Items from a data source:
────────────────────────────────────────

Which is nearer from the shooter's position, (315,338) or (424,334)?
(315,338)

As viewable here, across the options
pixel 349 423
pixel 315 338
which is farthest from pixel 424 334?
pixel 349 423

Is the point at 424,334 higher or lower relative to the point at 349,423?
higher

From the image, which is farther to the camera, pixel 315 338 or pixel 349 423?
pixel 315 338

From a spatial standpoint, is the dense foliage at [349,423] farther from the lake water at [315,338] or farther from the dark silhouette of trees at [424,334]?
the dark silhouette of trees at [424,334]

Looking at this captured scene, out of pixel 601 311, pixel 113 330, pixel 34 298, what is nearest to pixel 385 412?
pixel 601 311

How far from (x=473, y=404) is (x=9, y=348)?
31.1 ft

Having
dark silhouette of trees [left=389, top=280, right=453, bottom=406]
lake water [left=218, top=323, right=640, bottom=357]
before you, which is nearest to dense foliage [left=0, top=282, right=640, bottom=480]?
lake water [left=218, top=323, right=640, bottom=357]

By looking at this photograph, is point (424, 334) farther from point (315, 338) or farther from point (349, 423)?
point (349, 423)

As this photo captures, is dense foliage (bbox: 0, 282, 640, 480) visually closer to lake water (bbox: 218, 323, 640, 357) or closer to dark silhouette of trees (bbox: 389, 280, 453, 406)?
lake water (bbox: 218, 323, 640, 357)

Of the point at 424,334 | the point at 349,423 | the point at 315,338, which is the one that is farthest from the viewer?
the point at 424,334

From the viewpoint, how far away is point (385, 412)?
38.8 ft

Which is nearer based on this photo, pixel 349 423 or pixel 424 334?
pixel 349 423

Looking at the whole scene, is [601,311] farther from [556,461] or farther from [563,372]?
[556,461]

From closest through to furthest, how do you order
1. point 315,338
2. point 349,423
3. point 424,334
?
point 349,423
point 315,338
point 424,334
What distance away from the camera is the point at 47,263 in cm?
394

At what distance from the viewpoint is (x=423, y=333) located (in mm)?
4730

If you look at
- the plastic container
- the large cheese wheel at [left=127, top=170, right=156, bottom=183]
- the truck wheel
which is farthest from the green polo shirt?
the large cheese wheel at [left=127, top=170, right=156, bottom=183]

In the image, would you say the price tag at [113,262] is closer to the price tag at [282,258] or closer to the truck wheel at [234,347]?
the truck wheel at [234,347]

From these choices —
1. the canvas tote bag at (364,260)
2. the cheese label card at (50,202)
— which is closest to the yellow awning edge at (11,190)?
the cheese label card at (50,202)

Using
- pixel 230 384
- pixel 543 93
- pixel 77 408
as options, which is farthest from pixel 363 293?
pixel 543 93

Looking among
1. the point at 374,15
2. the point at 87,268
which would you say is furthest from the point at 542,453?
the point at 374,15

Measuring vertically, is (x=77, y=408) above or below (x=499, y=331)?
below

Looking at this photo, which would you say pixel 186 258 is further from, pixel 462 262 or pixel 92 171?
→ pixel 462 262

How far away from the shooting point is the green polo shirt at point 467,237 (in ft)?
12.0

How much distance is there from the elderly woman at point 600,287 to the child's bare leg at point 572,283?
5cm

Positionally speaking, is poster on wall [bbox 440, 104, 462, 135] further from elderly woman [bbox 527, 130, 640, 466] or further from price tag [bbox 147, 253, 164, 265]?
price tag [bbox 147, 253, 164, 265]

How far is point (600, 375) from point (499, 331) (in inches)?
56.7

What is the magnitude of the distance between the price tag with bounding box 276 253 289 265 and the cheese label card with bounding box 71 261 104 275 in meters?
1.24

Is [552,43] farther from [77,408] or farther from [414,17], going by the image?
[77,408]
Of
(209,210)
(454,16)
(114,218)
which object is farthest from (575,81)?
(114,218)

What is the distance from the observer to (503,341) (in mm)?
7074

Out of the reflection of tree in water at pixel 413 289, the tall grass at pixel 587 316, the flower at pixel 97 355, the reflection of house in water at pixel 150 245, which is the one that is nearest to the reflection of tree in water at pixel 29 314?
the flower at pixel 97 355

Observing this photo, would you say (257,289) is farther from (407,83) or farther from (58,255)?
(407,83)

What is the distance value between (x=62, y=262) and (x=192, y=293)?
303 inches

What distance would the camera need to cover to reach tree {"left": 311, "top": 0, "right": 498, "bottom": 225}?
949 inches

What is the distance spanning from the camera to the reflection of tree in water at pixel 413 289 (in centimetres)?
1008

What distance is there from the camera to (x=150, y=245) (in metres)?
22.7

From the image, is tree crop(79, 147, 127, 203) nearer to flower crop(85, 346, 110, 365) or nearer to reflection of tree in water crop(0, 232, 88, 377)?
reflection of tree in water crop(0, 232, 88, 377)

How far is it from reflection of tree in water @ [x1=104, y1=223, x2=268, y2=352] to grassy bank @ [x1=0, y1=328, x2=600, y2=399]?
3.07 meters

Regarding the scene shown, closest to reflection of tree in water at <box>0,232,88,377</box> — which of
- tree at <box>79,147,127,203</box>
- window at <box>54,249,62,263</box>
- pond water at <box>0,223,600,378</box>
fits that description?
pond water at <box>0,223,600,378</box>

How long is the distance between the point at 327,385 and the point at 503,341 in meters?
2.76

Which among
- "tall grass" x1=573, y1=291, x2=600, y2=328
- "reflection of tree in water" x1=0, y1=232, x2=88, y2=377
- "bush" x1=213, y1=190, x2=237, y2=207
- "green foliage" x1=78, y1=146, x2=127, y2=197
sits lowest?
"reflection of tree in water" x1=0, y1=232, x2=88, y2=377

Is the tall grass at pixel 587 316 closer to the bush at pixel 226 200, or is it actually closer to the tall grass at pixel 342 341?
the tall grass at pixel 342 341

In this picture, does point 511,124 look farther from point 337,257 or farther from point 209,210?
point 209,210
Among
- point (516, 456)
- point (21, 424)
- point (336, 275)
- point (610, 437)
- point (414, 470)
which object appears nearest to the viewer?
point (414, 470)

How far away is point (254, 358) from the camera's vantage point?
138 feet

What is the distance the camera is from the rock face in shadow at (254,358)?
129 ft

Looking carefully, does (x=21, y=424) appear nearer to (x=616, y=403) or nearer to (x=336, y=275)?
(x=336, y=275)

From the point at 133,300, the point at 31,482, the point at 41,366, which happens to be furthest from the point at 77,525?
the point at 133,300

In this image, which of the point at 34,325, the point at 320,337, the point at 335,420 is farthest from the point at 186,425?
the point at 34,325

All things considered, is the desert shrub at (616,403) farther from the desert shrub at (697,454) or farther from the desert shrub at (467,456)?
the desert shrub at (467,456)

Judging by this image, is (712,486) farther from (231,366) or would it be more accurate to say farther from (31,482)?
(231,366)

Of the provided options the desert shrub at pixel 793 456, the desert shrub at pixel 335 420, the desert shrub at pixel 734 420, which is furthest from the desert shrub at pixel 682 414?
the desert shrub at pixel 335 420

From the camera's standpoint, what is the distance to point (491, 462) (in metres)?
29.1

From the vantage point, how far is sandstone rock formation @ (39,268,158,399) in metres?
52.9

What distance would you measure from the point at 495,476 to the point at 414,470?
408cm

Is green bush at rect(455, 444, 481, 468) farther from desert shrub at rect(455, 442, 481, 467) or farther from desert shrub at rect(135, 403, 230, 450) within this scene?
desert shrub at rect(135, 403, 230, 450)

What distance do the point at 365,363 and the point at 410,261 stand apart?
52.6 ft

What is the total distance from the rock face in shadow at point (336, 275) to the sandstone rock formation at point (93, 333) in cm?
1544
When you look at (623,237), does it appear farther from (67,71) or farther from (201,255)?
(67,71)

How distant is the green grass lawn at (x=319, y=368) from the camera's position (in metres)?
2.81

────────────────────────────────────────

### [SHORT TASK]
Each line in the material above must be retyped without alteration.

### [OUTPUT OF THE EXERCISE]
Which is nearer from the shooter's position, (315,338) or (424,334)?
(315,338)

As viewable here, across the options
pixel 349 423
pixel 315 338
which is farthest from pixel 424 334?
pixel 349 423

Is the point at 424,334 higher or lower relative to the point at 349,423?
higher

From the image, which is farther to the camera, pixel 315 338 or pixel 349 423?
pixel 315 338

From a spatial standpoint, is the dense foliage at [349,423] farther from the lake water at [315,338] or farther from the dark silhouette of trees at [424,334]?
the dark silhouette of trees at [424,334]

Looking at this captured scene, out of pixel 601 311, pixel 113 330, pixel 34 298, what is nearest to pixel 385 412?
pixel 601 311

How far from (x=473, y=404) is (x=9, y=348)?
31.1 ft

Having
dark silhouette of trees [left=389, top=280, right=453, bottom=406]
lake water [left=218, top=323, right=640, bottom=357]
before you, which is nearest to dense foliage [left=0, top=282, right=640, bottom=480]?
lake water [left=218, top=323, right=640, bottom=357]

By looking at this photograph, is point (424, 334) farther from point (315, 338) or farther from point (349, 423)?
point (349, 423)

As this photo captures, is dense foliage (bbox: 0, 282, 640, 480) visually closer to lake water (bbox: 218, 323, 640, 357) or closer to dark silhouette of trees (bbox: 389, 280, 453, 406)?
lake water (bbox: 218, 323, 640, 357)

Of the point at 424,334 | the point at 349,423 | the point at 315,338, which is the one that is farthest from the viewer?
the point at 424,334

From the viewpoint, how far away is point (385, 412)?
38.8 ft

Which is nearer based on this photo, pixel 349 423 or pixel 424 334?
pixel 349 423

Looking at the whole scene, is [601,311] farther from [556,461] or farther from [563,372]?
[556,461]

From closest through to furthest, how do you order
1. point 315,338
2. point 349,423
3. point 424,334
?
point 349,423
point 315,338
point 424,334
What distance away from the camera is the point at 47,263 in cm?
394

At what distance from the viewpoint is (x=423, y=333) located (in mm)?
4730

If you look at
- the plastic container
- the large cheese wheel at [left=127, top=170, right=156, bottom=183]
- the truck wheel
which is farthest from the green polo shirt?
the large cheese wheel at [left=127, top=170, right=156, bottom=183]

In the image, would you say the price tag at [113,262] is closer to the price tag at [282,258] or closer to the truck wheel at [234,347]?
the truck wheel at [234,347]

From these choices —
1. the canvas tote bag at (364,260)
2. the cheese label card at (50,202)
— which is closest to the yellow awning edge at (11,190)?
the cheese label card at (50,202)

Using
- pixel 230 384
- pixel 543 93
- pixel 77 408
as options, which is farthest from pixel 363 293?
pixel 543 93

Looking among
1. the point at 374,15
2. the point at 87,268
which would you say is furthest from the point at 542,453?
the point at 374,15

Measuring vertically, is (x=77, y=408) above or below (x=499, y=331)?
below

Looking at this photo, which would you say pixel 186 258 is further from, pixel 462 262 or pixel 92 171?
→ pixel 462 262

How far away from the shooting point is the green polo shirt at point 467,237 (in ft)?
12.0

How much distance is there from the elderly woman at point 600,287 to the child's bare leg at point 572,283?
5cm

Positionally speaking, is poster on wall [bbox 440, 104, 462, 135] further from elderly woman [bbox 527, 130, 640, 466] or further from price tag [bbox 147, 253, 164, 265]?
price tag [bbox 147, 253, 164, 265]

How far is point (600, 375) from point (499, 331) (in inches)?
56.7

What is the magnitude of the distance between the price tag with bounding box 276 253 289 265 and the cheese label card with bounding box 71 261 104 275 in meters?
1.24

Is [552,43] farther from [77,408] or farther from [414,17], going by the image?
[77,408]
Of
(209,210)
(454,16)
(114,218)
which object is farthest from (575,81)?
(114,218)

What is the distance from the observer to (503,341) (in mm)?
7074

Out of the reflection of tree in water at pixel 413 289, the tall grass at pixel 587 316, the flower at pixel 97 355, the reflection of house in water at pixel 150 245, which is the one that is nearest to the reflection of tree in water at pixel 29 314?
the flower at pixel 97 355

Observing this photo, would you say (257,289) is farther from (407,83) or farther from (58,255)?
(407,83)

What is the distance value between (x=62, y=262) and (x=192, y=293)?
303 inches

What distance would the camera need to cover to reach tree {"left": 311, "top": 0, "right": 498, "bottom": 225}?
949 inches

What is the distance spanning from the camera to the reflection of tree in water at pixel 413 289 (in centimetres)?
1008

What distance is there from the camera to (x=150, y=245) (in metres)?
22.7

From the image, is tree crop(79, 147, 127, 203) nearer to flower crop(85, 346, 110, 365) or nearer to reflection of tree in water crop(0, 232, 88, 377)?
reflection of tree in water crop(0, 232, 88, 377)

How far is it from reflection of tree in water @ [x1=104, y1=223, x2=268, y2=352] to grassy bank @ [x1=0, y1=328, x2=600, y2=399]?
3.07 meters

Regarding the scene shown, closest to reflection of tree in water at <box>0,232,88,377</box> — which of
- tree at <box>79,147,127,203</box>
- window at <box>54,249,62,263</box>
- pond water at <box>0,223,600,378</box>
fits that description?
pond water at <box>0,223,600,378</box>

How long is the distance between the point at 327,385 and the point at 503,341 in meters?
2.76

Which among
- "tall grass" x1=573, y1=291, x2=600, y2=328
- "reflection of tree in water" x1=0, y1=232, x2=88, y2=377
- "bush" x1=213, y1=190, x2=237, y2=207
- "green foliage" x1=78, y1=146, x2=127, y2=197
sits lowest?
"reflection of tree in water" x1=0, y1=232, x2=88, y2=377

Is the tall grass at pixel 587 316 closer to the bush at pixel 226 200, or is it actually closer to the tall grass at pixel 342 341?
the tall grass at pixel 342 341

In this picture, does point 511,124 look farther from point 337,257 or farther from point 209,210?
point 209,210
Among
- point (516, 456)
- point (21, 424)
- point (336, 275)
- point (610, 437)
- point (414, 470)
which object appears nearest to the viewer?
point (414, 470)

How far away is point (254, 358) from the camera's vantage point?
138 feet

What is the distance the camera is from the rock face in shadow at (254,358)?
129 ft

Looking carefully, does (x=21, y=424) appear nearer to (x=616, y=403) or nearer to (x=336, y=275)?
(x=336, y=275)

From the point at 133,300, the point at 31,482, the point at 41,366, which happens to be furthest from the point at 77,525?
the point at 133,300

In this image, which of the point at 34,325, the point at 320,337, the point at 335,420 is farthest from the point at 186,425?
the point at 34,325

All things considered, is the desert shrub at (616,403) farther from the desert shrub at (697,454) or farther from the desert shrub at (467,456)?
the desert shrub at (467,456)

Judging by this image, is (712,486) farther from (231,366) or would it be more accurate to say farther from (31,482)?
(231,366)

Of the provided options the desert shrub at pixel 793 456, the desert shrub at pixel 335 420, the desert shrub at pixel 734 420, which is furthest from the desert shrub at pixel 682 414?
the desert shrub at pixel 335 420

From the camera's standpoint, what is the distance to point (491, 462) (in metres)?
29.1

From the vantage point, how far is sandstone rock formation @ (39,268,158,399) in metres?
52.9

What distance would you measure from the point at 495,476 to the point at 414,470?
408cm

Is green bush at rect(455, 444, 481, 468) farther from desert shrub at rect(455, 442, 481, 467) or farther from desert shrub at rect(135, 403, 230, 450) within this scene?
desert shrub at rect(135, 403, 230, 450)

What distance do the point at 365,363 and the point at 410,261 stand apart?
52.6 ft

What is the total distance from the rock face in shadow at point (336, 275) to the sandstone rock formation at point (93, 333) in cm?
1544
When you look at (623,237), does it appear farther from (67,71) or farther from (201,255)?
(67,71)

How distant is the green grass lawn at (x=319, y=368) from the camera's position (in metres)?
2.81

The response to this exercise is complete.